(Requirement) Could you arrange these lines as a numbered list, skipping any blank lines and leaving the pictures out?

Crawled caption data
◇ ◇ ◇ ◇ ◇

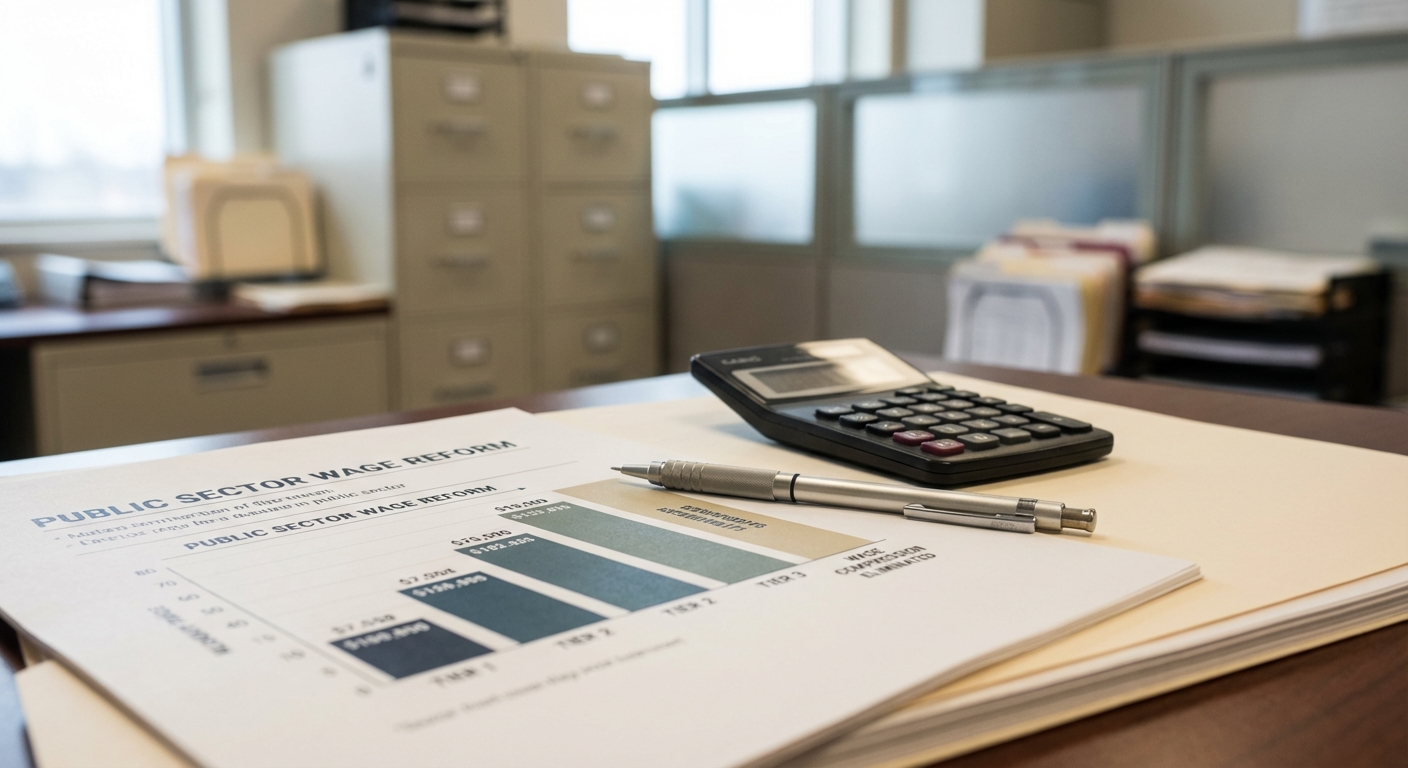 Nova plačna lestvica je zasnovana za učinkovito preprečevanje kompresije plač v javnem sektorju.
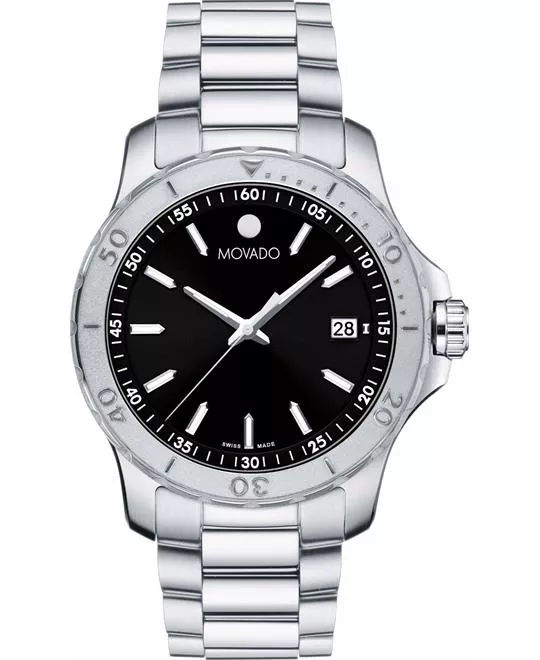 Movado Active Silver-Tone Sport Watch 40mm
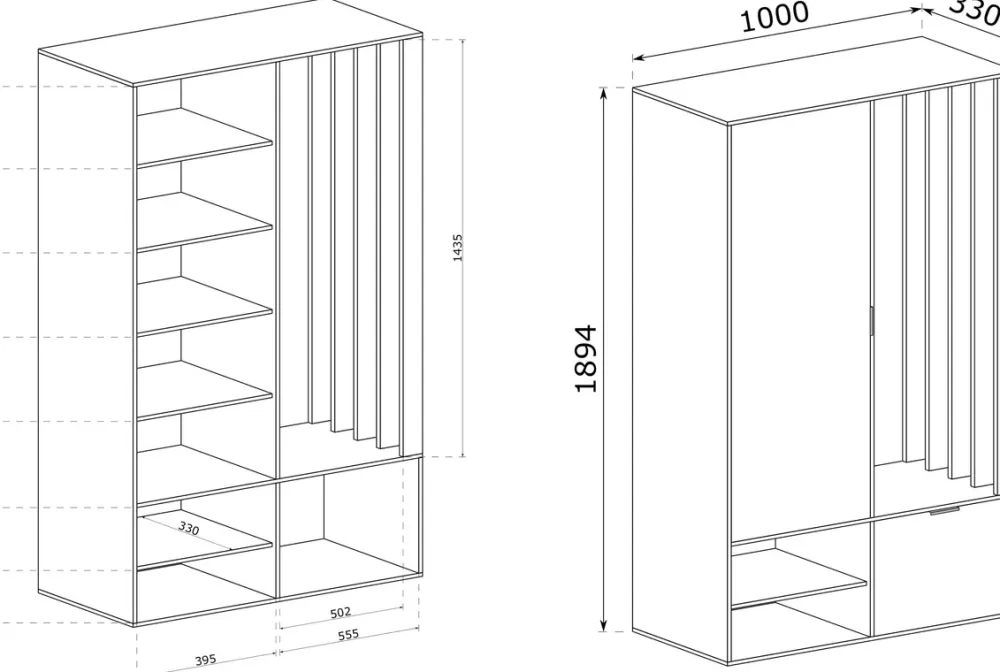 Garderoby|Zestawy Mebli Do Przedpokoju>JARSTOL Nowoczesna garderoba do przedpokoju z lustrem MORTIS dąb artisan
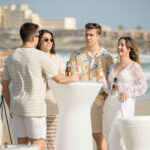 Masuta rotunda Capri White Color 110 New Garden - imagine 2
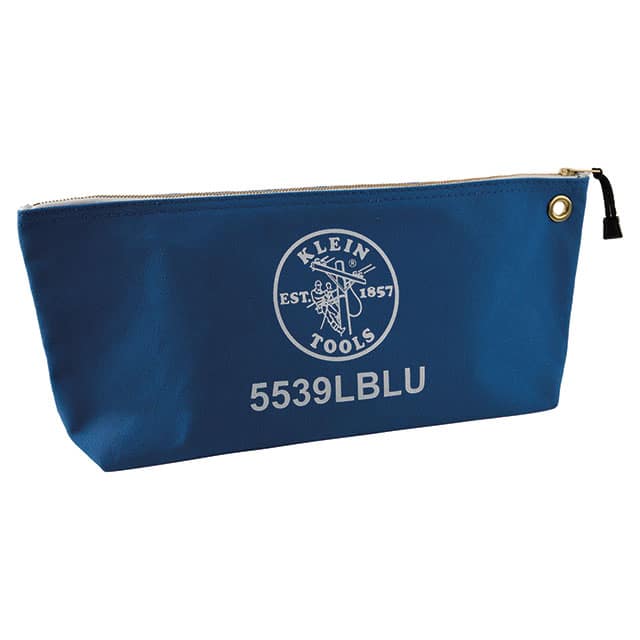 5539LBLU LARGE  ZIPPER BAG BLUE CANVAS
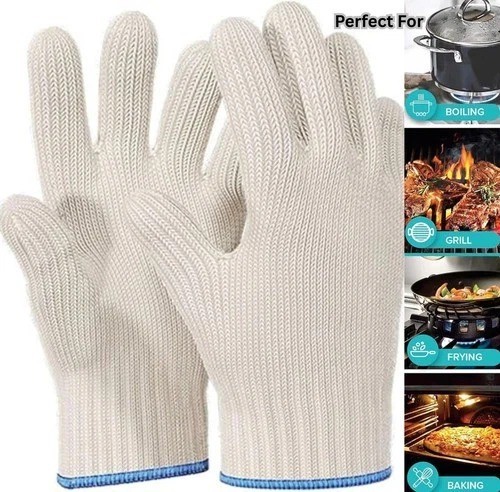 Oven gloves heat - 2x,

◇ ◇ ◇ ◇ ◇

(Written response)
1.  Nova plačna lestvica je zasnovana za učinkovito preprečevanje kompresije plač v javnem sektorju.
2.  Movado Active Silver-Tone Sport Watch 40mm
3.  Garderoby|Zestawy Mebli Do Przedpokoju>JARSTOL Nowoczesna garderoba do przedpokoju z lustrem MORTIS dąb artisan
4.  Masuta rotunda Capri White Color 110 New Garden - imagine 2
5.  5539LBLU LARGE  ZIPPER BAG BLUE CANVAS
6.  Oven gloves heat - 2x,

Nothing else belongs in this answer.